Long-term facial outcome was poor in 5 (5.7%) cases and good in 94.2% cases. In addition, 100.0% of the cases with immediate post-surgery HB II (mild facial weakness) and 91% of the cases with immediate post-surgery HB III (moderate facial weakness) had full recovery (grade HB I). The Chi-square test showed a statistically significant difference for poor outcome at the end of 1 year for patients who had severe immediate postoperative weakness ([Table 1]). [Table 2] shows the clinical profile of patients with poor outcome at the end of 1year post-surgery.

Association between Tumor Size and Severity of Paralysis at 1 year Post-surgery

At 1 year post-surgery, 5.8% of the cases with tumor size less than 3 cm had HB III and above as against 5.7% of the cases with tumor size more than 3 cm. This difference was not statistically significant ([Table 3]).

Association between FN Outcome and Physical Therapy

All patients with HB II and above were advised physical therapy. In addition, 95.5% of the cases with mild and moderate immediate postoperative weakness and 57.1% with severe and poor immediate postop weakness who were compliant with physical therapy showed improvement, thus implying a statistically significant relation with compliance to physical therapy ([Table 4]). One patient with tumor size less than 3 cm had poor outcome. This patient was uncooperative for physical therapy. An EMG nerve conduction study (EMG NCS) was done only for this patient from this series. The test was done at 10 months post-surgery. It showed attenuated distal facial motor compound muscle action potential amplitudes from the orbicularis oculi, nasalis, and orbicularis oris suggestive of distal continuity. EMG showed fibrillations and positive sharp waves at rest. No recruitment was noted on maximal volitional effort from single-site needle EMG for frontalis, orbicularis oculi, and orbicularis oris.

Profile of Patients Operated for Tumor Recurrence

Nine patients were operated for tumor recurrence. All had large tumors, i.e., more than 3 cm. Furthermore, 62.5% of the patients had HB II and above immediate post-surgery weakness, ranging from HB II to HB IV. But at the end of 1 year, eight patients (88.8%) had no facial weakness. Only one patient had HB IV at the end of 1 year post-surgery. This patient was noncompliant for physical therapy.

> **LISTED ENTRIES**
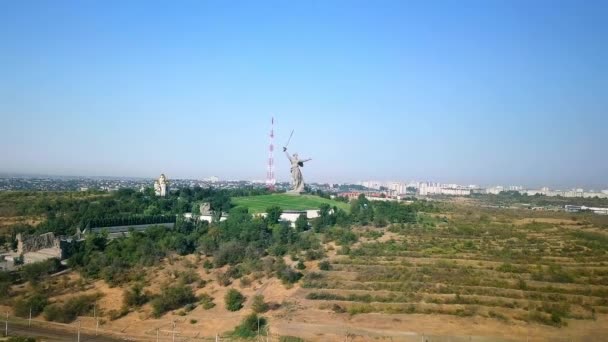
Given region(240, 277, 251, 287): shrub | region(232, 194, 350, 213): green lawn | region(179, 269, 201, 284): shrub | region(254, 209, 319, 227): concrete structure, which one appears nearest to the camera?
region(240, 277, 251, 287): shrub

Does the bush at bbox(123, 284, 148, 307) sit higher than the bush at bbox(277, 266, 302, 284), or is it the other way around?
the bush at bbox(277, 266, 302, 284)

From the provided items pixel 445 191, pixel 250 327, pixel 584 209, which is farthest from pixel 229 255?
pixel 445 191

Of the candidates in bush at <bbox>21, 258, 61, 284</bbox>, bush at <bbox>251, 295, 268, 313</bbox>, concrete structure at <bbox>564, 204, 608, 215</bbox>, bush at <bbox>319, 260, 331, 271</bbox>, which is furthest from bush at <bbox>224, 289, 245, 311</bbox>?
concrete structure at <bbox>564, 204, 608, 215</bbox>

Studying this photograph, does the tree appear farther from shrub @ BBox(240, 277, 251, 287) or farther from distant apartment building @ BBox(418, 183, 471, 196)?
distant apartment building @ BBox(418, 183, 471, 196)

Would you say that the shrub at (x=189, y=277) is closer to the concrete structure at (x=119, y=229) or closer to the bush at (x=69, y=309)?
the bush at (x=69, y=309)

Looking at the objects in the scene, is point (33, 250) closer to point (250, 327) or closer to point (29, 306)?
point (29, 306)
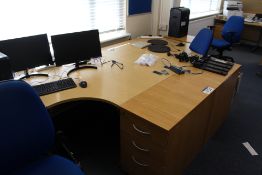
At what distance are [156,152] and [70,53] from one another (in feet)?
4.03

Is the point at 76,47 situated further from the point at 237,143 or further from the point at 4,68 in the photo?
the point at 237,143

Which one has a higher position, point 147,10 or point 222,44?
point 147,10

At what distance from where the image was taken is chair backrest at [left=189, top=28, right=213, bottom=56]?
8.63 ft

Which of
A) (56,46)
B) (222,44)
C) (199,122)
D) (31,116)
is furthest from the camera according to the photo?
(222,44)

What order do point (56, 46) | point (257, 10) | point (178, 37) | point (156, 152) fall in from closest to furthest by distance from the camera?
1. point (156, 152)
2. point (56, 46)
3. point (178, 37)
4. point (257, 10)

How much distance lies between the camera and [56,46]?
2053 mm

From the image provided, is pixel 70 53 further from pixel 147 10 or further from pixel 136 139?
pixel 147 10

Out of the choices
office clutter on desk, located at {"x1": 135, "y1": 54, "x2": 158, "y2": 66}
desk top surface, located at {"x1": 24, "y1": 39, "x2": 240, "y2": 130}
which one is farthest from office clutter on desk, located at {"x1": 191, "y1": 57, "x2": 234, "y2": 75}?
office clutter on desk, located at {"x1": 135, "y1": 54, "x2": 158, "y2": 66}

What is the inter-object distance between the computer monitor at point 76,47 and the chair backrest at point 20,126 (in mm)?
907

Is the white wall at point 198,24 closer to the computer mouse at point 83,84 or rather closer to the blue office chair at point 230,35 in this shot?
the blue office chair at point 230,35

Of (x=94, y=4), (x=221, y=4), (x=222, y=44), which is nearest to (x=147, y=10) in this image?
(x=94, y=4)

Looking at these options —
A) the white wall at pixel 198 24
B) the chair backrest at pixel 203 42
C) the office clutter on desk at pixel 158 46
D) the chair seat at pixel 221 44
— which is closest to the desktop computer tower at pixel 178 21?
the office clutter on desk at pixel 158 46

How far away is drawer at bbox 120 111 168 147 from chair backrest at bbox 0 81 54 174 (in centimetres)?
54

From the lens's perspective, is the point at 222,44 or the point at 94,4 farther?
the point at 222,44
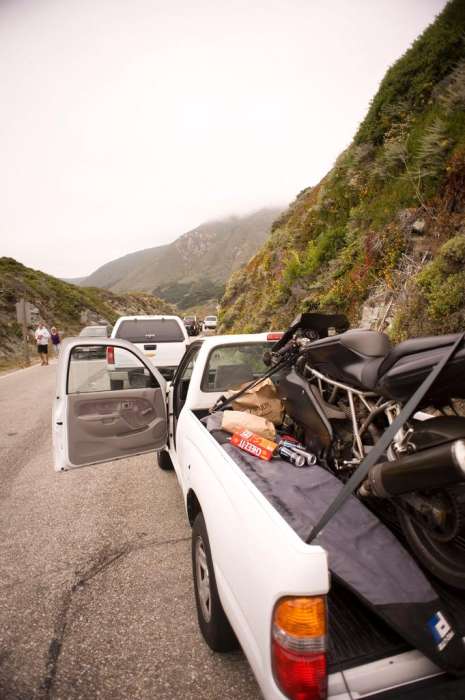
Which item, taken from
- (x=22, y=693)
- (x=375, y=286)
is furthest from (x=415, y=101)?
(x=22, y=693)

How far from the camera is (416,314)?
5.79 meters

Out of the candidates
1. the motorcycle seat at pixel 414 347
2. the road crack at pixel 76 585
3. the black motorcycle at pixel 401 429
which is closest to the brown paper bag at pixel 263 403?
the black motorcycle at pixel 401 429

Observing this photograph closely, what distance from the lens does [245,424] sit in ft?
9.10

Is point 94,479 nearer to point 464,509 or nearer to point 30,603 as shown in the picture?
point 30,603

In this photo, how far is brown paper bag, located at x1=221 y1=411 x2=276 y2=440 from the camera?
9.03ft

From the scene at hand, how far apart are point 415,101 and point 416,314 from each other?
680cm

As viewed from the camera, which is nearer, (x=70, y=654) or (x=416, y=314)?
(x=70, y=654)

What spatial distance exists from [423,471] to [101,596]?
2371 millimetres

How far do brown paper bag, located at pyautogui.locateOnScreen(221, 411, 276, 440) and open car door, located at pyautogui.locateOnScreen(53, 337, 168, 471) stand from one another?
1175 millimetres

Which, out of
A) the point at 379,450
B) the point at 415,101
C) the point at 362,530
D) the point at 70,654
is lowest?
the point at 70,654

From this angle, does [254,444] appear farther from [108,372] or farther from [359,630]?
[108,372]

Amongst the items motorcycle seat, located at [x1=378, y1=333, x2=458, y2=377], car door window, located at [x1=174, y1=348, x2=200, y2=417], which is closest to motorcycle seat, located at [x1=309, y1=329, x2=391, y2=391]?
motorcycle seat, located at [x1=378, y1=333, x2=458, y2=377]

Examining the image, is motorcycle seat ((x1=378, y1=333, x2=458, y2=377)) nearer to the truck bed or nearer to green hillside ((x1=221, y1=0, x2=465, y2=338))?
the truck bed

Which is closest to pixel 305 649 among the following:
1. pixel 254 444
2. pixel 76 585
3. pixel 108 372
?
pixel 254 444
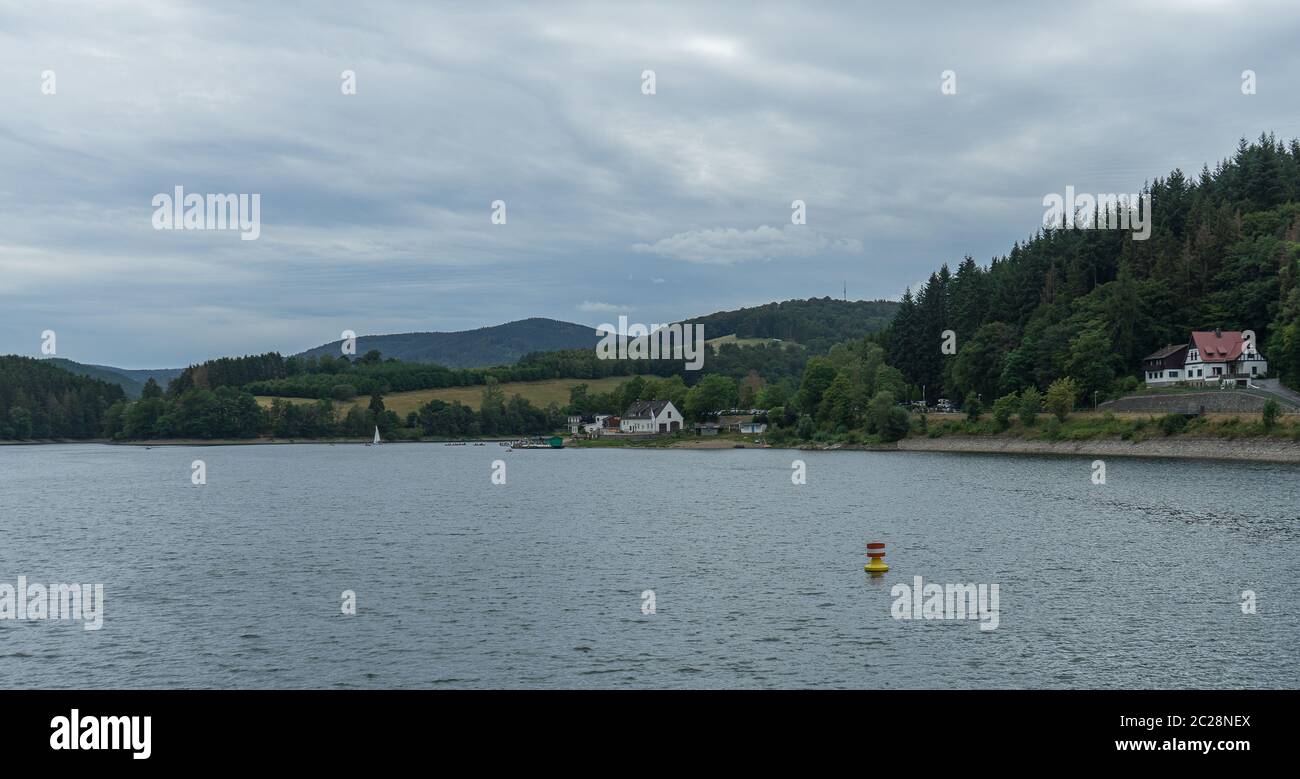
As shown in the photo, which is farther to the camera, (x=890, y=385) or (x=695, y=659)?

> **INSTRUCTIONS FOR THE TASK**
From the text on facial weakness after tumor surgery, reproduce word for word the part that opens with the words containing "Nine patients were" and closes with "noncompliant for physical therapy.".

> **FINISHED EXERCISE**
Nine patients were operated for tumor recurrence. All had large tumors, i.e., more than 3 cm. Furthermore, 62.5% of the patients had HB II and above immediate post-surgery weakness, ranging from HB II to HB IV. But at the end of 1 year, eight patients (88.8%) had no facial weakness. Only one patient had HB IV at the end of 1 year post-surgery. This patient was noncompliant for physical therapy.